During the revival of GrafX2, I had to develop my web searching skills a lot. First, the original GrafX2 website was offline, and the sourcecode was gone with it. Thanks to filewatcher, an ftpsearch engine, and the web archive, I was able to locate a copy on some russian FTP. Then, I wanted to get in touch with the authors to let them know their software finally found some use.

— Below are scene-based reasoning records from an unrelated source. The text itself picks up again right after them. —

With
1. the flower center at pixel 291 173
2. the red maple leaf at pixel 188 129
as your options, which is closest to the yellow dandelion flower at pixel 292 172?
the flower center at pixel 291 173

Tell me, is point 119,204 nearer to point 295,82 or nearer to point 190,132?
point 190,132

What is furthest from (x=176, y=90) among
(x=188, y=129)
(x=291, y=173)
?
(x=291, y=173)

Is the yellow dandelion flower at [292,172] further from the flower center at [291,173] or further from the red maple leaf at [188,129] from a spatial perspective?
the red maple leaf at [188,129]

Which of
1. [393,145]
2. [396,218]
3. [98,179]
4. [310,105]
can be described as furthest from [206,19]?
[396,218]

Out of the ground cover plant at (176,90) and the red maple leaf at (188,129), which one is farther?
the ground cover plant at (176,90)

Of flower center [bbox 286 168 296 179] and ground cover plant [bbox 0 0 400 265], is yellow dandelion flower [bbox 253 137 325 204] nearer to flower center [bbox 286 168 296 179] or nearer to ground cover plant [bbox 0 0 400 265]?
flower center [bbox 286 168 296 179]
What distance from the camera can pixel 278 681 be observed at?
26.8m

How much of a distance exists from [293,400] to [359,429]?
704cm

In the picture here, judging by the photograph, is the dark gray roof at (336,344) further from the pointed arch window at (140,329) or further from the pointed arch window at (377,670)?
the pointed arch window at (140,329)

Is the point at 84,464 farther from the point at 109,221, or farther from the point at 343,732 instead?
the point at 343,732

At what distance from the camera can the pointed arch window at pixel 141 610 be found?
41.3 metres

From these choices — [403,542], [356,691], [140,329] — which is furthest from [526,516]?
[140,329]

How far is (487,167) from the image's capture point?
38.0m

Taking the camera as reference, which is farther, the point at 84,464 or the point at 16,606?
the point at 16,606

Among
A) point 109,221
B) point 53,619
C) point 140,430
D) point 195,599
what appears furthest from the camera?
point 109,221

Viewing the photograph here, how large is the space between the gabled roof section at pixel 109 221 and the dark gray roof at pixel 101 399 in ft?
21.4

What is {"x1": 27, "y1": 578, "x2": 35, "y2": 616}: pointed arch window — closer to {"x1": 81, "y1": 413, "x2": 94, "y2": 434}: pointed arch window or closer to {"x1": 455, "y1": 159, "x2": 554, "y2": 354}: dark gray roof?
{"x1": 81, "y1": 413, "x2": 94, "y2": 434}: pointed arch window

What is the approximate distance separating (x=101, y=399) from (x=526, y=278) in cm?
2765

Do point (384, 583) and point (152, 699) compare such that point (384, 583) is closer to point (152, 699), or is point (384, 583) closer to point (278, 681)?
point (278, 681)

But grafX2 isn't the main purpose of this article. Last month, I downloaded APlayer, a music player for BeOS. After some hacking to get it working on Haiku (which eventually led to uncovering and fixing a compatibility bug), I noticed that most musics from Burned Sounds, my preferred chiptune collection, didn't load. The strange thing is that most of them were in formats supposed to be recognized by APlayer. But looking closer, it turned out they are packed using the Shrink algorithm. This is a packing system from Amiga days, which can be unpacked only on amiga for lack of any sourcecode or format information. Well, that was until yesterday. Using my high web searching skills, I found the author of Shrink and kindly asked him by mail if he was willing to release the sourcecode for hissoftware, the last version being from 1996.
He was a bit surprised to see there was some files using Shrink still around, but he had a linux version of the archiver. This version is now released as GPL sourcecode at sourceforge. This is an important step for me in getting more open source software available ; but also in preserving old files packed in this format. I hope some other people will find it useful too.
I forgot to mention I also made possible the release of a whole lot of other BeOS software made by Arvid and Jonas Norberg. This include the sawteeth sound synthetizer, as well as the backslash n demo, and also some other unfinished code.
The overall message is, for developpers : think about opensourcing your old projects. Even if the source is not as clean as it could be ; even if they are of no use for you ; even if they only work on a dead since 10 years operating system : someone, somewhere, may find it useful. You can visit the Unamintained Free Software page to get some examples of how passing on a project to someone else may work. But not everything goes through this website.
For non-developpers, don't hesitate to get in touch with the devs, even for unmaintained apps, and ask for an open source release. If the software is dead, the author isn't going to get anymoney for it, so why not release it so other people can improve it ? This is the fastest way to get more open source software. And don't be shy, developpers are, above all, normal people, and they do like hearing from users.